Spark Metrics System
spark metrics system的文档中有这么一段话:
syntax: [instance].sink|source.[name].[options]=[value] # This file configures Spark's internal metrics system. The metrics system is # divided into instances which correspond to internal components. # Each instance can be configured to report its metrics to one or more sinks. # Accepted values for [instance] are "master", "worker", "executor", "driver", # and "applications". A wildcard "*" can be used as an instance name, in # which case all instances will inherit the supplied property.
也就是说,一个正常运行的spark on yarn任务,应该包含applications|driver|executor三个metric instance,而我们上面的配置是*,也就是这三个instance都增加了prometheus sink,下面我修改了配置:
--conf spark.metrics.conf.driver.sink.prometheus.class=...spark.metric.sink.PrometheusSink --conf spark.metrics.conf.driver.sink.prometheus.zkHosts=xxx:2181 --conf spark.metrics.conf.driver.sink.prometheus.sessionTimeoutMs=30000 --conf spark.metrics.conf.driver.sink.prometheus.connectTimeoutMs=10000 --conf spark.metrics.conf.driver.sink.prometheus.retryIntervalMs=3000 --conf spark.metrics.conf.driver.sink.prometheus.jobName=MyJob1
以这个配置重写spark-submit,是可以正常运行的(这里注意:如果上面的配置,driver改为executor,依然会报ClassNotFoundException,这个原因和ApplicationMaster是一样的)。
到这里,可以说明spark driver和YarnAM之间加载的jar包是不一样的,需要通过源码分析一下。
spark启动过程源码分析
spark-submit.sh
SparkSubmit执行流程
这个类的主要作用是解析spark-submit传入的args,并反射调用org.apache.spark.deploy.yarn.YarnClusterApplication的main函数,源码很长,不过多解读,只了解几个很重要的地方。
--jars、--driver-library-path和--driver-class-path
在经过SparkSubmit处理后,进入YarnClusterApplication方法之前,会构造出三个spark config出来:
- spark.yarn.dist.jars:等价于--jars中指定的jar包列表,但会做一些URI转换工作,例如相对路径转决定路径,globPath解析,FTP文件下载到本地等工作。spark.driver.extra.classPath:等价于--driver-class-path,不做任何修改。spark.driver.extra.libraryPath:等价于--driver-library-path,不做任何修改。
spark main jar
spark main jar,在源码中被称为primary resource,这个信息在SparkSubmit中被构造为YarnClusterApplication的main函数args入参,形式为:
--jar moduleA.jar --class moduleA.mainClassName --arg moduleA.main.args
到这里,SparkSubmit逻辑结束,进入YarnClusterApplication中。
YarnClusterApplication
这个类用于启动yarn AM,并在AM中启动spark driver端(也就是ModuleA)的代码。
其核心在AM的jar包是如何设置的。
AM启动流程
def submitApplication(): ApplicationId = {
var appId: ApplicationId = null
try {
launcherBackend.connect()
yarnClient.init(hadoopConf)
yarnClient.start()
logInfo("Requesting a new application from cluster with %d NodeManagers"
.format(yarnClient.getYarnClusterMetrics.getNumNodeManagers))
// Get a new application from our RM
val newApp = yarnClient.createApplication()
val newAppResponse = newApp.getNewApplicationResponse()
appId = newAppResponse.getApplicationId()
new CallerContext("CLIENT", sparkConf.get(APP_CALLER_CONTEXT),
Option(appId.toString)).setCurrentContext()
// Verify whether the cluster has enough resources for our AM
verifyClusterResources(newAppResponse)
// 重点!!!这里构造AM Container的上下文,所有jar包和Classpath相关都在这里面
val containerContext = createContainerLaunchContext(newAppResponse)

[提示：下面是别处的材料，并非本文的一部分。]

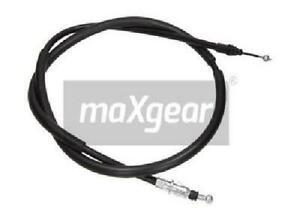 Original Maxgear Pull Parking Brake 32-0491 for Nissan Opel Renault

val appContext = createApplicationSubmissionContext(newApp, containerContext)
// Finally, submit and monitor the application
logInfo(s"Submitting application $appId to ResourceManager")
yarnClient.submitApplication(appContext)
launcherBackend.setAppId(appId.toString)
reportLauncherState(SparkAppHandle.State.SUBMITTED)
appId
} catch {
case e: Throwable =>
if (appId != null) {
cleanupStagingDir(appId)
}
throw e
}
}
AM CLASSPASH环境变量的设置
private def createContainerLaunchContext(newAppResponse: GetNewApplicationResponse)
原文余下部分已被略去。